TASK INSTRUCTIONS: What follows is a listing; restate all of it word for word.

START INFORMATION

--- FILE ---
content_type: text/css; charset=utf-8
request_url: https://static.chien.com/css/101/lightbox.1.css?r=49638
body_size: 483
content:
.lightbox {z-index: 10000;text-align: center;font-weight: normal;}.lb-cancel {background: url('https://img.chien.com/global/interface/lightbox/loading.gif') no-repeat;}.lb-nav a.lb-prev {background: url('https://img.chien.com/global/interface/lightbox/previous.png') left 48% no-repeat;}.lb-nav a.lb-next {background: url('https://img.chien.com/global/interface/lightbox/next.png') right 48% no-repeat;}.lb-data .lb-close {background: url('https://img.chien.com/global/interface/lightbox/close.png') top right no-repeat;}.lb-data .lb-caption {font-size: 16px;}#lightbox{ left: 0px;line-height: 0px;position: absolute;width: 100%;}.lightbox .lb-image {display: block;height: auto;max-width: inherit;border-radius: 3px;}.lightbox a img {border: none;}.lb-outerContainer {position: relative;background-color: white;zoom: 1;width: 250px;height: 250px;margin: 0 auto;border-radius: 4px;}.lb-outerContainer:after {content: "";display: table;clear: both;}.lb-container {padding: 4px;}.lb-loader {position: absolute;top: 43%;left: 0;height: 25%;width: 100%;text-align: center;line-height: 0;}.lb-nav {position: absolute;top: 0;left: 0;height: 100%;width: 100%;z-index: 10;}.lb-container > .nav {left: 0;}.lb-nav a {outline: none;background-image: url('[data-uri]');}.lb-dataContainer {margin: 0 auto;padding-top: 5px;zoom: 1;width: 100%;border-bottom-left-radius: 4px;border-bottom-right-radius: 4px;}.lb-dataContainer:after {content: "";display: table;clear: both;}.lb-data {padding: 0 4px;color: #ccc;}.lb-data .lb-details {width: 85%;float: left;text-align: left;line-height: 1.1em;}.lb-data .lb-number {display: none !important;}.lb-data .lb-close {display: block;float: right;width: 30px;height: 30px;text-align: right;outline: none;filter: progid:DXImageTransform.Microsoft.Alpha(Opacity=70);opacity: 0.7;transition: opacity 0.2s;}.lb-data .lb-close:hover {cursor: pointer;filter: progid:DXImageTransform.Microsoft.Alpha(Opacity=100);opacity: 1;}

END INFORMATION

REPLY:
--- FILE ---
content_type: text/css; charset=utf-8
request_url: https://static.chien.com/css/101/lightbox.1.css?r=49638
body_size: 483
content:
.lightbox {z-index: 10000;text-align: center;font-weight: normal;}.lb-cancel {background: url('https://img.chien.com/global/interface/lightbox/loading.gif') no-repeat;}.lb-nav a.lb-prev {background: url('https://img.chien.com/global/interface/lightbox/previous.png') left 48% no-repeat;}.lb-nav a.lb-next {background: url('https://img.chien.com/global/interface/lightbox/next.png') right 48% no-repeat;}.lb-data .lb-close {background: url('https://img.chien.com/global/interface/lightbox/close.png') top right no-repeat;}.lb-data .lb-caption {font-size: 16px;}#lightbox{ left: 0px;line-height: 0px;position: absolute;width: 100%;}.lightbox .lb-image {display: block;height: auto;max-width: inherit;border-radius: 3px;}.lightbox a img {border: none;}.lb-outerContainer {position: relative;background-color: white;zoom: 1;width: 250px;height: 250px;margin: 0 auto;border-radius: 4px;}.lb-outerContainer:after {content: "";display: table;clear: both;}.lb-container {padding: 4px;}.lb-loader {position: absolute;top: 43%;left: 0;height: 25%;width: 100%;text-align: center;line-height: 0;}.lb-nav {position: absolute;top: 0;left: 0;height: 100%;width: 100%;z-index: 10;}.lb-container > .nav {left: 0;}.lb-nav a {outline: none;background-image: url('[data-uri]');}.lb-dataContainer {margin: 0 auto;padding-top: 5px;zoom: 1;width: 100%;border-bottom-left-radius: 4px;border-bottom-right-radius: 4px;}.lb-dataContainer:after {content: "";display: table;clear: both;}.lb-data {padding: 0 4px;color: #ccc;}.lb-data .lb-details {width: 85%;float: left;text-align: left;line-height: 1.1em;}.lb-data .lb-number {display: none !important;}.lb-data .lb-close {display: block;float: right;width: 30px;height: 30px;text-align: right;outline: none;filter: progid:DXImageTransform.Microsoft.Alpha(Opacity=70);opacity: 0.7;transition: opacity 0.2s;}.lb-data .lb-close:hover {cursor: pointer;filter: progid:DXImageTransform.Microsoft.Alpha(Opacity=100);opacity: 1;}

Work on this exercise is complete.